It  is   imperative   to   look   into  different  texts  of  varied personalities as it helps us to pick up a number of critics  both on African and Western feminists. Here, the author tried to present some of the distinctive features of African and Western feminism that were used as the base of their respective movements. It can be informed that, women movements worldwide seem to concern themselves with the same grand themes like women’s legal and political rights; Gender Based Violence (GBV), reproductive rights, employment and discrimination. However, we see great differences in the focus and implication of these themes.          
 
According to Mikell (1997), the perspective of feminism in Africa grew from a very different dynamic than in the West. In the first place is has been shaped by the resistance of African women against western rule. As the African states arranged themselves with that organization came a gender prejudiced social pact gradually growing at the power of female leaders. An important difference between Western and Third World feminism is found in their conceptualization of women as the subject of struggles. First, Western feminists make equality between men and women the center of their struggles.
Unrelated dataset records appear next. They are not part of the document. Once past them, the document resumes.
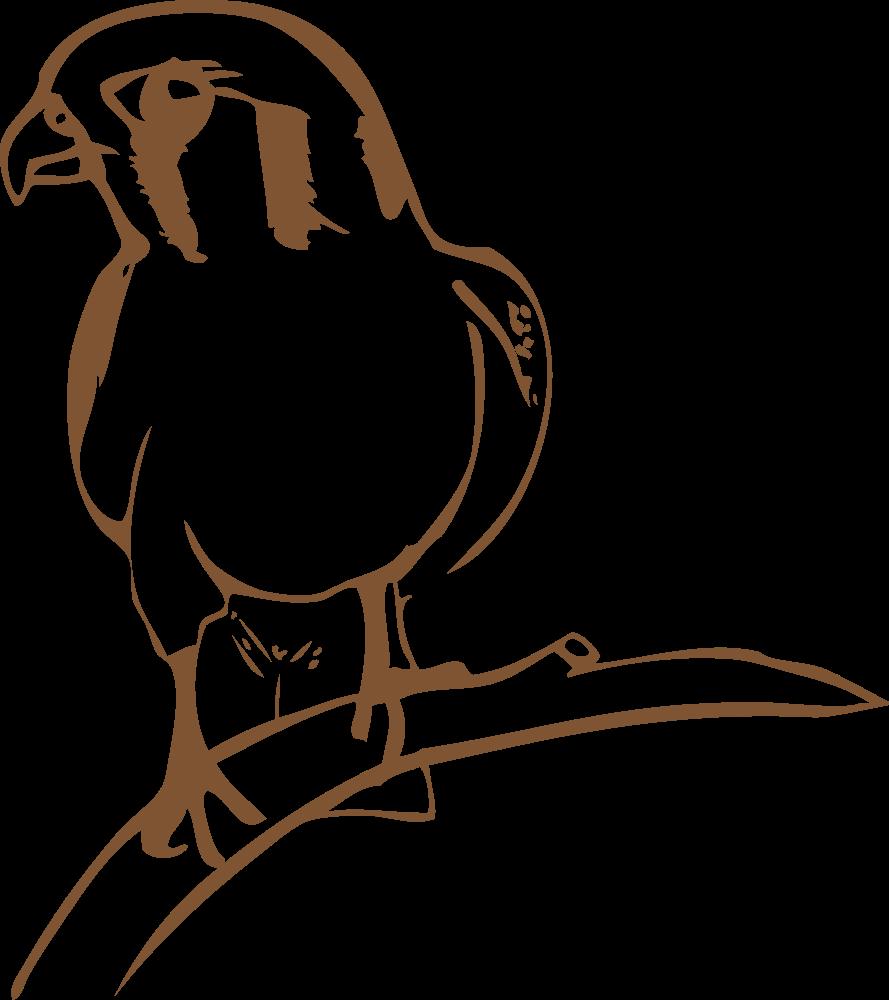 Onlinelabels clip art. Falcon clipart cool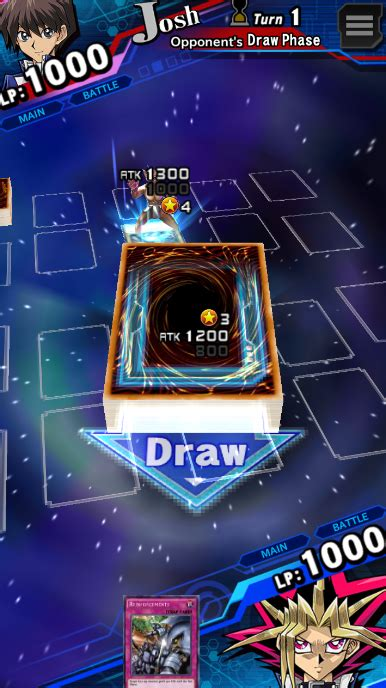 game android yugioh mod download game yu gi oh duel links apk android 2017 andro01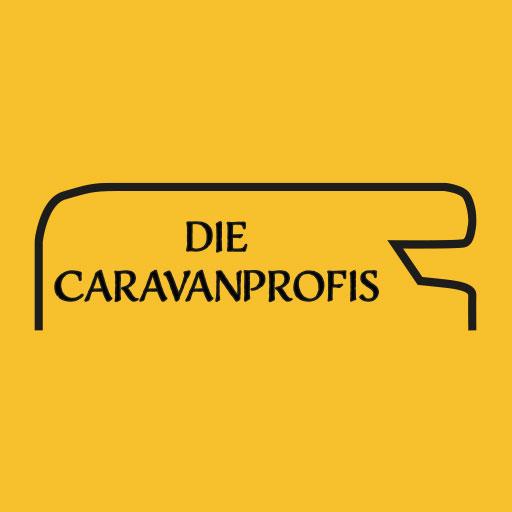 Caravanprofis - Traunstein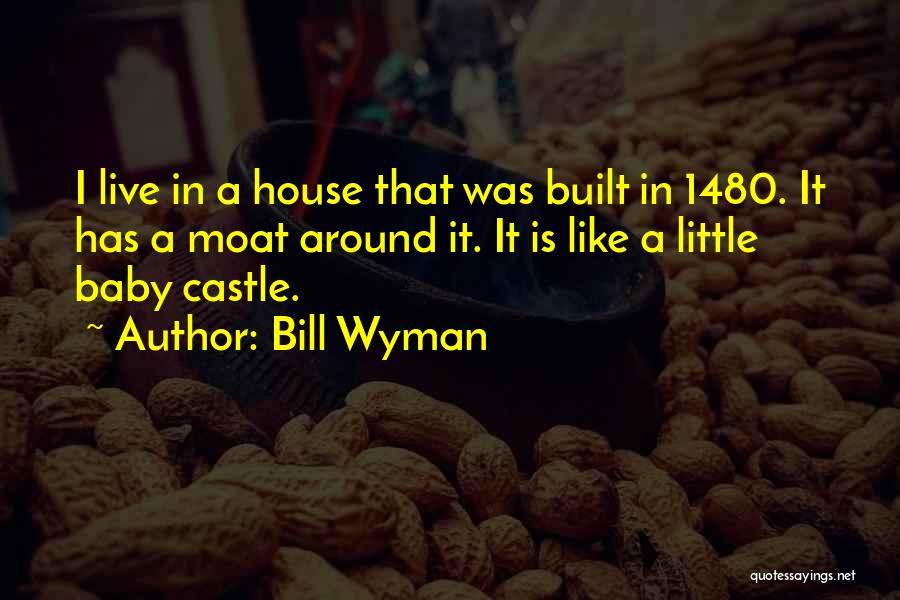 Bill Wyman Quotes 2015787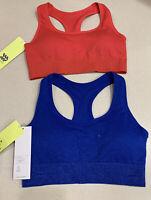 Women's All In Motion Medium Support Seamless Shine Racerback Bra(s) Red/Blue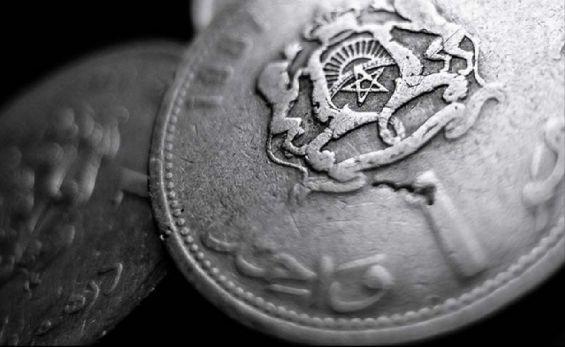 """تأجيل """"تعويم"""" صرف الدرهم يكشف توترا جديدا بين بنك المغرب والحكومة"""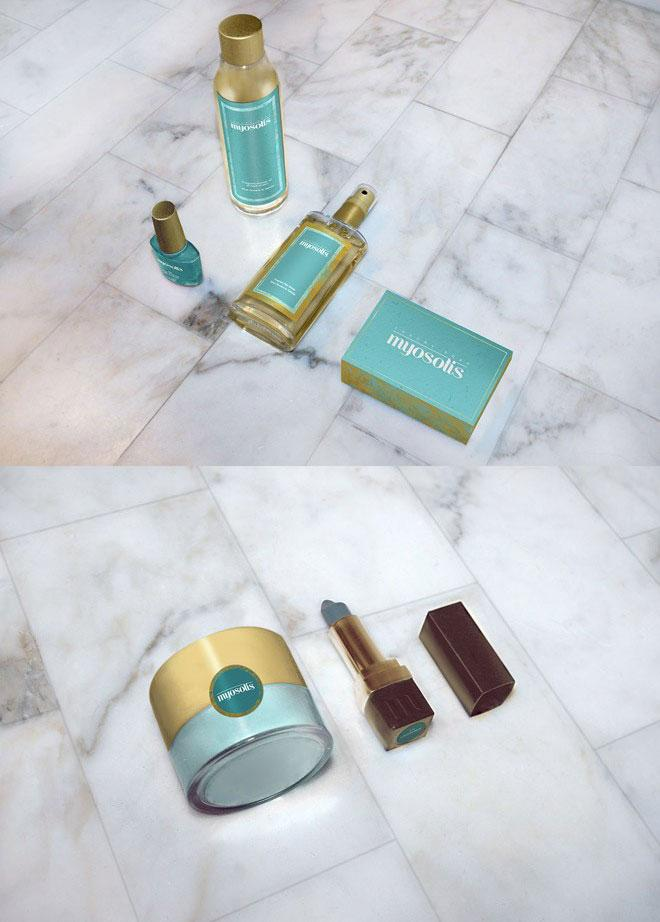 cosmetic_packaging_mockup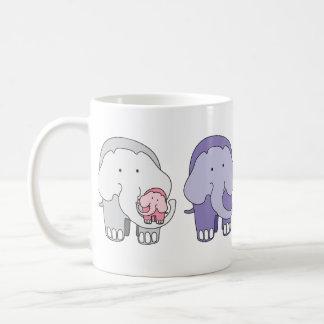 Taza De Café Violeta y amigos - los elefantes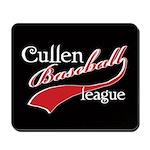 Cullen Baseball League Mousepad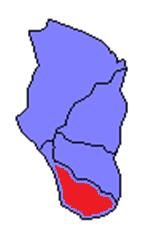 מפת נפת ג'בלה
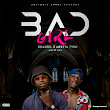 Khaleel ft Meesta 7ven-BaD Girl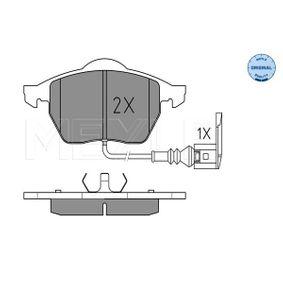 Brake Pad Set, disc brake Article № 025 233 9219/W £ 140,00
While, Third World feminism considers gender discrimination neither the sole nor perhaps the primary focus of the oppression of Third World women. It is one of the issues they have to face one problem among others, certainly not the only one. According to them, other types of oppression like racism and economic exploitation also have to be defeated.
 
The perspective in which this type act and fight is thus wider than the context of Western feminism. In their view, feminism is more widely defined as a struggle against all forms of injustice and also requiring changes across the different fronts in order to attain advancements in women’s rights. This makes non-Western feminisms facing problems and pursuing aims of great importance concerning not only women but also the entire societies in which they live. Third world and African women's demands have been explicitly political with work, education and health as a major issue per se and not so linked to their specific demand on women (Jayawardena, 1986). In addition, they perceive imperialism as the main enemy of their continents and especially of women. Western feminist assumes that in Africa men and women enter social relations as per constituted powerful (men) or powerless (female) subjects. This substitute for the sociological for the biological in order to create a false unity of women. By portraying African women as victim of culture without it were, outside of history. Thus, deprived of their capacity for social cultural production and historical agency, these subject exist solely as oppressed women in the eyes of western feminist asserts the  incompatibility  between   African   femininity   (defined  in terms of operation) and women liberation (Oyewumi, 2003).
 
The only obligatory characteristics that makes for an African feminist context is the criticism of African gender relations and point out that this essential component is often combined with optional characteristics that acknowledge that African women- and – men suffer not only from sexism and patriarchal social structure, but are also victims of racism, neo-colonialism, cultural imperialism, religion, fundamentalist, socio economic mechanisms of operation and dictatorial and/or corrupt systems.

 


 PHILOSOPHICAL DEBATE WITH THEIR CRITICISM (AFRICAN VS WESTERN FEMINISM)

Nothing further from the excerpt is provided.